Two bus tickets from city A to city B and three tickets from city A to city C cost Rs 77, while three tickets from A to B and two tickets from A to C cost Rs 73. What are the individual fares from city A to B and from city A to C?

Introduction / Context:
This arithmetic reasoning question involves forming and solving simultaneous linear equations based on cost information. We have bus ticket fares from city A to B and from city A to C. Different combinations of these tickets are purchased, and their total costs are given. The goal is to find the individual fares. This type of problem is very common in bank exams, aptitude tests, and school-level algebra practice.

Given Data / Assumptions:

• Let the fare from city A to B be x rupees.
• Let the fare from city A to C be y rupees.
• Two tickets A to B plus three tickets A to C cost Rs 77, so 2x + 3y = 77.
• Three tickets A to B plus two tickets A to C cost Rs 73, so 3x + 2y = 73.
• We assume normal arithmetic with no discounts or hidden charges.

Concept / Approach:
We translate the verbal information into two linear equations in two variables. We then solve this system using either the elimination method or the substitution method. The elimination method is usually faster here: we can multiply equations to make the coefficients of one variable equal and then subtract to eliminate that variable. Once we find one fare, we substitute back to get the other.

Step-by-Step Solution:
Step 1: Write the equations clearly: 2x + 3y = 77 and 3x + 2y = 73.Step 2: Multiply the first equation by 3: 6x + 9y = 231.Step 3: Multiply the second equation by 2: 6x + 4y = 146.Step 4: Subtract the second new equation from the first new equation: (6x + 9y) - (6x + 4y) = 231 - 146.Step 5: This gives 5y = 85, so y = 17.Step 6: Substitute y = 17 into 2x + 3y = 77: 2x + 3*17 = 77, so 2x + 51 = 77.Step 7: Therefore 2x = 26 and x = 13.Step 8: The fares are Rs 13 from A to B and Rs 17 from A to C.

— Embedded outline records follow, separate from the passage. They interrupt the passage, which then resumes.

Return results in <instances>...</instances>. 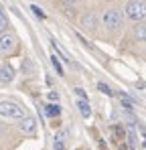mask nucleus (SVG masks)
Masks as SVG:
<instances>
[{
	"label": "nucleus",
	"instance_id": "2eb2a0df",
	"mask_svg": "<svg viewBox=\"0 0 146 150\" xmlns=\"http://www.w3.org/2000/svg\"><path fill=\"white\" fill-rule=\"evenodd\" d=\"M97 87H99V91H103L106 96H114V91H112V89H110L106 83H97Z\"/></svg>",
	"mask_w": 146,
	"mask_h": 150
},
{
	"label": "nucleus",
	"instance_id": "7ed1b4c3",
	"mask_svg": "<svg viewBox=\"0 0 146 150\" xmlns=\"http://www.w3.org/2000/svg\"><path fill=\"white\" fill-rule=\"evenodd\" d=\"M103 25L108 26L110 30H114V28L122 26V10H118V8H110V10H106V14H103Z\"/></svg>",
	"mask_w": 146,
	"mask_h": 150
},
{
	"label": "nucleus",
	"instance_id": "9b49d317",
	"mask_svg": "<svg viewBox=\"0 0 146 150\" xmlns=\"http://www.w3.org/2000/svg\"><path fill=\"white\" fill-rule=\"evenodd\" d=\"M136 37L142 41V43H146V25H140L136 26Z\"/></svg>",
	"mask_w": 146,
	"mask_h": 150
},
{
	"label": "nucleus",
	"instance_id": "20e7f679",
	"mask_svg": "<svg viewBox=\"0 0 146 150\" xmlns=\"http://www.w3.org/2000/svg\"><path fill=\"white\" fill-rule=\"evenodd\" d=\"M16 49V39L12 35H2L0 39V55H10Z\"/></svg>",
	"mask_w": 146,
	"mask_h": 150
},
{
	"label": "nucleus",
	"instance_id": "1a4fd4ad",
	"mask_svg": "<svg viewBox=\"0 0 146 150\" xmlns=\"http://www.w3.org/2000/svg\"><path fill=\"white\" fill-rule=\"evenodd\" d=\"M81 25L85 26L87 30H94V28H96V16H94V14H85V16L81 18Z\"/></svg>",
	"mask_w": 146,
	"mask_h": 150
},
{
	"label": "nucleus",
	"instance_id": "39448f33",
	"mask_svg": "<svg viewBox=\"0 0 146 150\" xmlns=\"http://www.w3.org/2000/svg\"><path fill=\"white\" fill-rule=\"evenodd\" d=\"M18 128H21V132H23V134H28V136H30V134H35V132H37V120H35V118H26V116H24L23 120H21V124H18Z\"/></svg>",
	"mask_w": 146,
	"mask_h": 150
},
{
	"label": "nucleus",
	"instance_id": "a211bd4d",
	"mask_svg": "<svg viewBox=\"0 0 146 150\" xmlns=\"http://www.w3.org/2000/svg\"><path fill=\"white\" fill-rule=\"evenodd\" d=\"M75 91H77V96H79V98H81V100H85V98H87V96H85V91H83V89H75Z\"/></svg>",
	"mask_w": 146,
	"mask_h": 150
},
{
	"label": "nucleus",
	"instance_id": "6ab92c4d",
	"mask_svg": "<svg viewBox=\"0 0 146 150\" xmlns=\"http://www.w3.org/2000/svg\"><path fill=\"white\" fill-rule=\"evenodd\" d=\"M49 98H51L53 101H57V93H55V91H51V93H49Z\"/></svg>",
	"mask_w": 146,
	"mask_h": 150
},
{
	"label": "nucleus",
	"instance_id": "0eeeda50",
	"mask_svg": "<svg viewBox=\"0 0 146 150\" xmlns=\"http://www.w3.org/2000/svg\"><path fill=\"white\" fill-rule=\"evenodd\" d=\"M77 108H79V112H81V116H83V118H89L91 108H89L87 100H79V101H77Z\"/></svg>",
	"mask_w": 146,
	"mask_h": 150
},
{
	"label": "nucleus",
	"instance_id": "ddd939ff",
	"mask_svg": "<svg viewBox=\"0 0 146 150\" xmlns=\"http://www.w3.org/2000/svg\"><path fill=\"white\" fill-rule=\"evenodd\" d=\"M128 146H130V148H136V146H138V142H136V136H134V132H130V134H128Z\"/></svg>",
	"mask_w": 146,
	"mask_h": 150
},
{
	"label": "nucleus",
	"instance_id": "423d86ee",
	"mask_svg": "<svg viewBox=\"0 0 146 150\" xmlns=\"http://www.w3.org/2000/svg\"><path fill=\"white\" fill-rule=\"evenodd\" d=\"M12 77H14V69L10 65L0 67V83H8V81H12Z\"/></svg>",
	"mask_w": 146,
	"mask_h": 150
},
{
	"label": "nucleus",
	"instance_id": "dca6fc26",
	"mask_svg": "<svg viewBox=\"0 0 146 150\" xmlns=\"http://www.w3.org/2000/svg\"><path fill=\"white\" fill-rule=\"evenodd\" d=\"M51 63L55 65V69H57V73L63 75V69H61V65H59V61H57V57H51Z\"/></svg>",
	"mask_w": 146,
	"mask_h": 150
},
{
	"label": "nucleus",
	"instance_id": "6e6552de",
	"mask_svg": "<svg viewBox=\"0 0 146 150\" xmlns=\"http://www.w3.org/2000/svg\"><path fill=\"white\" fill-rule=\"evenodd\" d=\"M45 114H47L49 118H57L61 114V108L57 103H49V105H45Z\"/></svg>",
	"mask_w": 146,
	"mask_h": 150
},
{
	"label": "nucleus",
	"instance_id": "f8f14e48",
	"mask_svg": "<svg viewBox=\"0 0 146 150\" xmlns=\"http://www.w3.org/2000/svg\"><path fill=\"white\" fill-rule=\"evenodd\" d=\"M6 28H8V21H6V16L2 12V6H0V33H4Z\"/></svg>",
	"mask_w": 146,
	"mask_h": 150
},
{
	"label": "nucleus",
	"instance_id": "f257e3e1",
	"mask_svg": "<svg viewBox=\"0 0 146 150\" xmlns=\"http://www.w3.org/2000/svg\"><path fill=\"white\" fill-rule=\"evenodd\" d=\"M126 16L130 21H144L146 18V0H130L126 4Z\"/></svg>",
	"mask_w": 146,
	"mask_h": 150
},
{
	"label": "nucleus",
	"instance_id": "aec40b11",
	"mask_svg": "<svg viewBox=\"0 0 146 150\" xmlns=\"http://www.w3.org/2000/svg\"><path fill=\"white\" fill-rule=\"evenodd\" d=\"M67 2H75V0H67Z\"/></svg>",
	"mask_w": 146,
	"mask_h": 150
},
{
	"label": "nucleus",
	"instance_id": "9d476101",
	"mask_svg": "<svg viewBox=\"0 0 146 150\" xmlns=\"http://www.w3.org/2000/svg\"><path fill=\"white\" fill-rule=\"evenodd\" d=\"M65 136H67V132H59V134L55 136V150H63V140H65Z\"/></svg>",
	"mask_w": 146,
	"mask_h": 150
},
{
	"label": "nucleus",
	"instance_id": "f3484780",
	"mask_svg": "<svg viewBox=\"0 0 146 150\" xmlns=\"http://www.w3.org/2000/svg\"><path fill=\"white\" fill-rule=\"evenodd\" d=\"M33 10H35V14H37V16H41V18H45V12H43V10H41L39 6H33Z\"/></svg>",
	"mask_w": 146,
	"mask_h": 150
},
{
	"label": "nucleus",
	"instance_id": "4468645a",
	"mask_svg": "<svg viewBox=\"0 0 146 150\" xmlns=\"http://www.w3.org/2000/svg\"><path fill=\"white\" fill-rule=\"evenodd\" d=\"M120 100H122V103H124V108H126V110H132V101H130V98H128V96L120 93Z\"/></svg>",
	"mask_w": 146,
	"mask_h": 150
},
{
	"label": "nucleus",
	"instance_id": "f03ea898",
	"mask_svg": "<svg viewBox=\"0 0 146 150\" xmlns=\"http://www.w3.org/2000/svg\"><path fill=\"white\" fill-rule=\"evenodd\" d=\"M0 116L2 118H12V120H23L24 110L14 101H0Z\"/></svg>",
	"mask_w": 146,
	"mask_h": 150
}]
</instances>
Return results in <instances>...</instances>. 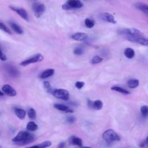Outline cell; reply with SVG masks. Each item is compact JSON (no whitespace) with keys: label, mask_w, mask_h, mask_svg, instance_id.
<instances>
[{"label":"cell","mask_w":148,"mask_h":148,"mask_svg":"<svg viewBox=\"0 0 148 148\" xmlns=\"http://www.w3.org/2000/svg\"><path fill=\"white\" fill-rule=\"evenodd\" d=\"M35 139V137L33 134L27 131H20L17 135L13 138L12 141L16 145L22 146L32 142Z\"/></svg>","instance_id":"6da1fadb"},{"label":"cell","mask_w":148,"mask_h":148,"mask_svg":"<svg viewBox=\"0 0 148 148\" xmlns=\"http://www.w3.org/2000/svg\"><path fill=\"white\" fill-rule=\"evenodd\" d=\"M102 138L108 143H111L114 141H119L120 140V136L112 129L106 130L102 134Z\"/></svg>","instance_id":"7a4b0ae2"},{"label":"cell","mask_w":148,"mask_h":148,"mask_svg":"<svg viewBox=\"0 0 148 148\" xmlns=\"http://www.w3.org/2000/svg\"><path fill=\"white\" fill-rule=\"evenodd\" d=\"M51 94L56 98L64 101H68L69 98V92L65 89H53Z\"/></svg>","instance_id":"3957f363"},{"label":"cell","mask_w":148,"mask_h":148,"mask_svg":"<svg viewBox=\"0 0 148 148\" xmlns=\"http://www.w3.org/2000/svg\"><path fill=\"white\" fill-rule=\"evenodd\" d=\"M83 6V3L80 0H68L65 3L62 5V9L67 10L72 9H79Z\"/></svg>","instance_id":"277c9868"},{"label":"cell","mask_w":148,"mask_h":148,"mask_svg":"<svg viewBox=\"0 0 148 148\" xmlns=\"http://www.w3.org/2000/svg\"><path fill=\"white\" fill-rule=\"evenodd\" d=\"M43 58H44V57L41 54L38 53V54H36L34 56L29 57V58L21 62L20 64V65H21L22 66H26L31 64L40 62L43 60Z\"/></svg>","instance_id":"5b68a950"},{"label":"cell","mask_w":148,"mask_h":148,"mask_svg":"<svg viewBox=\"0 0 148 148\" xmlns=\"http://www.w3.org/2000/svg\"><path fill=\"white\" fill-rule=\"evenodd\" d=\"M46 8L44 4L39 2H35L32 5V10L36 17H40L44 12L45 11Z\"/></svg>","instance_id":"8992f818"},{"label":"cell","mask_w":148,"mask_h":148,"mask_svg":"<svg viewBox=\"0 0 148 148\" xmlns=\"http://www.w3.org/2000/svg\"><path fill=\"white\" fill-rule=\"evenodd\" d=\"M121 35H124L127 37H140L141 36L142 32L135 28H126L122 29L120 31Z\"/></svg>","instance_id":"52a82bcc"},{"label":"cell","mask_w":148,"mask_h":148,"mask_svg":"<svg viewBox=\"0 0 148 148\" xmlns=\"http://www.w3.org/2000/svg\"><path fill=\"white\" fill-rule=\"evenodd\" d=\"M9 8L15 12L17 14H18L21 18L24 19L26 21L29 20V17H28V14L27 12V11L23 9V8H16L14 6H9Z\"/></svg>","instance_id":"ba28073f"},{"label":"cell","mask_w":148,"mask_h":148,"mask_svg":"<svg viewBox=\"0 0 148 148\" xmlns=\"http://www.w3.org/2000/svg\"><path fill=\"white\" fill-rule=\"evenodd\" d=\"M87 105L90 108L96 110H101L103 107V102L99 99L95 100V101H92L90 99H88Z\"/></svg>","instance_id":"9c48e42d"},{"label":"cell","mask_w":148,"mask_h":148,"mask_svg":"<svg viewBox=\"0 0 148 148\" xmlns=\"http://www.w3.org/2000/svg\"><path fill=\"white\" fill-rule=\"evenodd\" d=\"M3 92L10 97H14L16 95L17 92L16 90L9 84H5L2 87Z\"/></svg>","instance_id":"30bf717a"},{"label":"cell","mask_w":148,"mask_h":148,"mask_svg":"<svg viewBox=\"0 0 148 148\" xmlns=\"http://www.w3.org/2000/svg\"><path fill=\"white\" fill-rule=\"evenodd\" d=\"M5 70L6 72L8 73V75L13 77H17L19 74V72L17 70V69L14 66H13L12 65H6Z\"/></svg>","instance_id":"8fae6325"},{"label":"cell","mask_w":148,"mask_h":148,"mask_svg":"<svg viewBox=\"0 0 148 148\" xmlns=\"http://www.w3.org/2000/svg\"><path fill=\"white\" fill-rule=\"evenodd\" d=\"M128 40L138 43L143 46H148V39L144 38L142 37H127L126 38Z\"/></svg>","instance_id":"7c38bea8"},{"label":"cell","mask_w":148,"mask_h":148,"mask_svg":"<svg viewBox=\"0 0 148 148\" xmlns=\"http://www.w3.org/2000/svg\"><path fill=\"white\" fill-rule=\"evenodd\" d=\"M99 17L101 19L104 21H106L112 24L116 23V20H115L114 16L110 13H102Z\"/></svg>","instance_id":"4fadbf2b"},{"label":"cell","mask_w":148,"mask_h":148,"mask_svg":"<svg viewBox=\"0 0 148 148\" xmlns=\"http://www.w3.org/2000/svg\"><path fill=\"white\" fill-rule=\"evenodd\" d=\"M88 35L84 32H76L72 35L71 38L73 40L77 41H83L87 39Z\"/></svg>","instance_id":"5bb4252c"},{"label":"cell","mask_w":148,"mask_h":148,"mask_svg":"<svg viewBox=\"0 0 148 148\" xmlns=\"http://www.w3.org/2000/svg\"><path fill=\"white\" fill-rule=\"evenodd\" d=\"M53 107L60 111L64 112L65 113H73V110L69 108L68 106L63 105V104H60V103H54L53 105Z\"/></svg>","instance_id":"9a60e30c"},{"label":"cell","mask_w":148,"mask_h":148,"mask_svg":"<svg viewBox=\"0 0 148 148\" xmlns=\"http://www.w3.org/2000/svg\"><path fill=\"white\" fill-rule=\"evenodd\" d=\"M54 73V69L50 68V69H47L45 70L44 71H43L39 75V77L42 79H45L46 78H48L50 76H51L52 75H53V74Z\"/></svg>","instance_id":"2e32d148"},{"label":"cell","mask_w":148,"mask_h":148,"mask_svg":"<svg viewBox=\"0 0 148 148\" xmlns=\"http://www.w3.org/2000/svg\"><path fill=\"white\" fill-rule=\"evenodd\" d=\"M69 142L71 144L75 146H78L81 147L82 146V140L81 138L76 136H72L69 138Z\"/></svg>","instance_id":"e0dca14e"},{"label":"cell","mask_w":148,"mask_h":148,"mask_svg":"<svg viewBox=\"0 0 148 148\" xmlns=\"http://www.w3.org/2000/svg\"><path fill=\"white\" fill-rule=\"evenodd\" d=\"M9 24H10V26L11 27V28H12V29L17 34H22L23 33V31L22 28L18 24H17L15 22L10 21L9 22Z\"/></svg>","instance_id":"ac0fdd59"},{"label":"cell","mask_w":148,"mask_h":148,"mask_svg":"<svg viewBox=\"0 0 148 148\" xmlns=\"http://www.w3.org/2000/svg\"><path fill=\"white\" fill-rule=\"evenodd\" d=\"M14 113L21 120H23L25 118V115H26V112L24 110L21 109V108H14Z\"/></svg>","instance_id":"d6986e66"},{"label":"cell","mask_w":148,"mask_h":148,"mask_svg":"<svg viewBox=\"0 0 148 148\" xmlns=\"http://www.w3.org/2000/svg\"><path fill=\"white\" fill-rule=\"evenodd\" d=\"M124 56L128 59H131L135 56V51L134 49L131 47H127L124 51Z\"/></svg>","instance_id":"ffe728a7"},{"label":"cell","mask_w":148,"mask_h":148,"mask_svg":"<svg viewBox=\"0 0 148 148\" xmlns=\"http://www.w3.org/2000/svg\"><path fill=\"white\" fill-rule=\"evenodd\" d=\"M139 84V82L137 79H130L127 82V86L130 88H136Z\"/></svg>","instance_id":"44dd1931"},{"label":"cell","mask_w":148,"mask_h":148,"mask_svg":"<svg viewBox=\"0 0 148 148\" xmlns=\"http://www.w3.org/2000/svg\"><path fill=\"white\" fill-rule=\"evenodd\" d=\"M111 90L115 91H117L119 92H120L123 94H125V95H127V94H130V92H129L128 90L119 87V86H113L111 87Z\"/></svg>","instance_id":"7402d4cb"},{"label":"cell","mask_w":148,"mask_h":148,"mask_svg":"<svg viewBox=\"0 0 148 148\" xmlns=\"http://www.w3.org/2000/svg\"><path fill=\"white\" fill-rule=\"evenodd\" d=\"M26 128L29 131H34L38 129V125L34 121H29L28 123Z\"/></svg>","instance_id":"603a6c76"},{"label":"cell","mask_w":148,"mask_h":148,"mask_svg":"<svg viewBox=\"0 0 148 148\" xmlns=\"http://www.w3.org/2000/svg\"><path fill=\"white\" fill-rule=\"evenodd\" d=\"M136 8H138L139 9H140V10L143 11L145 13L148 12V5H147L139 3L136 4Z\"/></svg>","instance_id":"cb8c5ba5"},{"label":"cell","mask_w":148,"mask_h":148,"mask_svg":"<svg viewBox=\"0 0 148 148\" xmlns=\"http://www.w3.org/2000/svg\"><path fill=\"white\" fill-rule=\"evenodd\" d=\"M84 24L86 27L88 28H91L94 26L95 21L93 20H91L90 18H86L84 20Z\"/></svg>","instance_id":"d4e9b609"},{"label":"cell","mask_w":148,"mask_h":148,"mask_svg":"<svg viewBox=\"0 0 148 148\" xmlns=\"http://www.w3.org/2000/svg\"><path fill=\"white\" fill-rule=\"evenodd\" d=\"M140 113L143 117H146L148 116V106L143 105L140 107Z\"/></svg>","instance_id":"484cf974"},{"label":"cell","mask_w":148,"mask_h":148,"mask_svg":"<svg viewBox=\"0 0 148 148\" xmlns=\"http://www.w3.org/2000/svg\"><path fill=\"white\" fill-rule=\"evenodd\" d=\"M28 116L31 119L34 120L36 116V111L35 110V109H34L33 108H30L28 111Z\"/></svg>","instance_id":"4316f807"},{"label":"cell","mask_w":148,"mask_h":148,"mask_svg":"<svg viewBox=\"0 0 148 148\" xmlns=\"http://www.w3.org/2000/svg\"><path fill=\"white\" fill-rule=\"evenodd\" d=\"M103 61V58L99 57V56H94L91 60V64H97Z\"/></svg>","instance_id":"83f0119b"},{"label":"cell","mask_w":148,"mask_h":148,"mask_svg":"<svg viewBox=\"0 0 148 148\" xmlns=\"http://www.w3.org/2000/svg\"><path fill=\"white\" fill-rule=\"evenodd\" d=\"M0 29L6 32L8 34L12 35V32L10 31V29L8 28V27H6L3 23H2L1 21H0Z\"/></svg>","instance_id":"f1b7e54d"},{"label":"cell","mask_w":148,"mask_h":148,"mask_svg":"<svg viewBox=\"0 0 148 148\" xmlns=\"http://www.w3.org/2000/svg\"><path fill=\"white\" fill-rule=\"evenodd\" d=\"M43 86H44L46 90V91L48 92L51 94V91L53 90V88H52V87L51 86L50 83L49 82H47V81H45V82H43Z\"/></svg>","instance_id":"f546056e"},{"label":"cell","mask_w":148,"mask_h":148,"mask_svg":"<svg viewBox=\"0 0 148 148\" xmlns=\"http://www.w3.org/2000/svg\"><path fill=\"white\" fill-rule=\"evenodd\" d=\"M84 52V49L82 47L79 46V47H76L74 50H73V53L75 55H77V56H80L82 54H83Z\"/></svg>","instance_id":"4dcf8cb0"},{"label":"cell","mask_w":148,"mask_h":148,"mask_svg":"<svg viewBox=\"0 0 148 148\" xmlns=\"http://www.w3.org/2000/svg\"><path fill=\"white\" fill-rule=\"evenodd\" d=\"M38 145V148H46V147L50 146L51 145V142L49 140H47V141H45Z\"/></svg>","instance_id":"1f68e13d"},{"label":"cell","mask_w":148,"mask_h":148,"mask_svg":"<svg viewBox=\"0 0 148 148\" xmlns=\"http://www.w3.org/2000/svg\"><path fill=\"white\" fill-rule=\"evenodd\" d=\"M84 86V82H83L78 81V82H76L75 83V87L79 90L81 89Z\"/></svg>","instance_id":"d6a6232c"},{"label":"cell","mask_w":148,"mask_h":148,"mask_svg":"<svg viewBox=\"0 0 148 148\" xmlns=\"http://www.w3.org/2000/svg\"><path fill=\"white\" fill-rule=\"evenodd\" d=\"M7 59L6 58V56L3 53L2 49H1V46H0V60L1 61H6Z\"/></svg>","instance_id":"836d02e7"},{"label":"cell","mask_w":148,"mask_h":148,"mask_svg":"<svg viewBox=\"0 0 148 148\" xmlns=\"http://www.w3.org/2000/svg\"><path fill=\"white\" fill-rule=\"evenodd\" d=\"M76 120V119L74 116H68L67 118H66V121L68 123H73Z\"/></svg>","instance_id":"e575fe53"},{"label":"cell","mask_w":148,"mask_h":148,"mask_svg":"<svg viewBox=\"0 0 148 148\" xmlns=\"http://www.w3.org/2000/svg\"><path fill=\"white\" fill-rule=\"evenodd\" d=\"M66 144L65 142H61L58 144L57 148H65Z\"/></svg>","instance_id":"d590c367"},{"label":"cell","mask_w":148,"mask_h":148,"mask_svg":"<svg viewBox=\"0 0 148 148\" xmlns=\"http://www.w3.org/2000/svg\"><path fill=\"white\" fill-rule=\"evenodd\" d=\"M25 148H38V145H34V146H30V147H25Z\"/></svg>","instance_id":"8d00e7d4"},{"label":"cell","mask_w":148,"mask_h":148,"mask_svg":"<svg viewBox=\"0 0 148 148\" xmlns=\"http://www.w3.org/2000/svg\"><path fill=\"white\" fill-rule=\"evenodd\" d=\"M4 95V93L3 92V91L0 90V96H3Z\"/></svg>","instance_id":"74e56055"},{"label":"cell","mask_w":148,"mask_h":148,"mask_svg":"<svg viewBox=\"0 0 148 148\" xmlns=\"http://www.w3.org/2000/svg\"><path fill=\"white\" fill-rule=\"evenodd\" d=\"M79 148H91V147H88V146H84V147H82V146H81L80 147H79Z\"/></svg>","instance_id":"f35d334b"},{"label":"cell","mask_w":148,"mask_h":148,"mask_svg":"<svg viewBox=\"0 0 148 148\" xmlns=\"http://www.w3.org/2000/svg\"><path fill=\"white\" fill-rule=\"evenodd\" d=\"M146 144H148V136H147L146 139Z\"/></svg>","instance_id":"ab89813d"},{"label":"cell","mask_w":148,"mask_h":148,"mask_svg":"<svg viewBox=\"0 0 148 148\" xmlns=\"http://www.w3.org/2000/svg\"><path fill=\"white\" fill-rule=\"evenodd\" d=\"M0 148H1V146H0Z\"/></svg>","instance_id":"60d3db41"}]
</instances>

Verification / Alternative check:
We verify by substituting x = 13 and y = 17 back into the original statements. For two tickets to B and three to C: 2*13 + 3*17 = 26 + 51 = 77, which matches the first given total. For three tickets to B and two to C: 3*13 + 2*17 = 39 + 34 = 73, which matches the second total. Since both conditions are satisfied, our solution is fully consistent.

Why Other Options Are Wrong:
Option A (Rs. 4, Rs. 23): 2*4 + 3*23 = 8 + 69 = 77 works, but 3*4 + 2*23 = 12 + 46 = 58, not 73, so it fails the second equation.
Option C (Rs. 15, Rs. 14): 2*15 + 3*14 = 30 + 42 = 72, not 77, so it is invalid.
Option D (Rs. 17, Rs. 13): 2*17 + 3*13 = 34 + 39 = 73, which matches the second equation but not the first one.

Common Pitfalls:
Students sometimes mix up which equation corresponds to which combination of tickets, leading to wrong equations. Another common mistake is arithmetic error during elimination, especially when multiplying and subtracting equations. Writing each step clearly and double checking multiplication and subtraction prevents such errors.

Final Answer:
The fares are Rs 13 from city A to B and Rs 17 from city A to C, so the correct option is Rs. 13, Rs. 17.